New leaders including General Secretary Xi Jinping who took power last week are under pressure to deliver on the party plans to overhaul the economy. But how far they will go to rein in politically favored state companies and other vested interests is unclear.

Growth slowed to a three year low of 7.4 percent in the three months ending in September. That prompted concern the new leaders might feel compelled to increase spending on bridge construction and other public works, setting back efforts to reduce reliance on investment. But retail sales and other indicators are improving, easing pressure for abrupt changes.

“The issue is how well they work together and whether they are able to overcome vested interests,” said Williams.

This year’s growth is explosive by Western standards but well below the 14.1 percent that China racked up in 2007 on its way to passing Japan as the second-largest economy in 2009.

Forecasters expected a Chinese recovery early this year. As the slump deepened, the International Monetary Fund and others cut growth forecasts for the year to below 8 percent - the weakest since the 1990s.

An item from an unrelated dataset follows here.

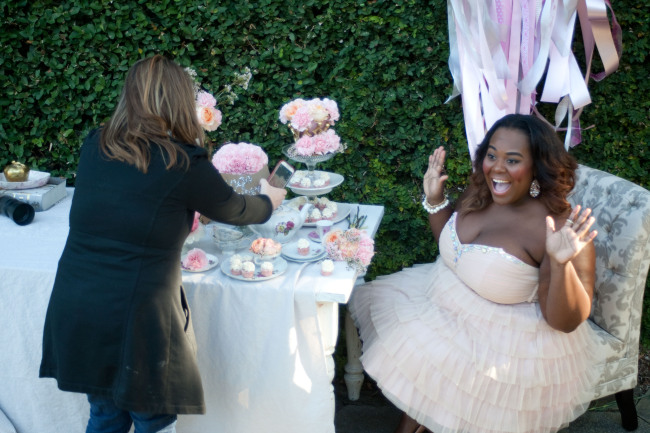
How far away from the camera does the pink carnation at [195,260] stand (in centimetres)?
249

Even after a recovery, they see it rising to only about 8.5 percent by 2014.

China has yet to take many of the steps analysts say are required to achieve its goals, including pumping money into health and other social programs to free up household budgets for consumer spending. But the effect on some industries is clear.

A monthly survey by HSBC Corp. of Chinese service companies has shown activity expanding steadily for two years, while a parallel survey of manufacturers has shown activity contracting this year.

Already, retail spending is rising faster than overall growth as wages climb. In October, retail sales were up 14.5 percent over a year earlier.

China’s slowdown was attributed largely to government controls imposed to cool an overheated economy and inflation after its quick, stimulus fueled rebound from the 2008 crisis.

At the same time, steelmakers and other heavy industry were under pressure from a government campaign to cut pollution and energy use by closing older facilities. Construction was battered by a clampdown on land sales to stop speculation-driven investment.

Easing building curbs would be a quick way to generate jobs, but communist leaders resisted pleas from developers even as growth drifted lower, worried about setting back their rebalancing plans. Instead, the government is pushing companies to construct more needed low cost housing. But that produces less profit and requires less imported steel for girders and copper for wiring.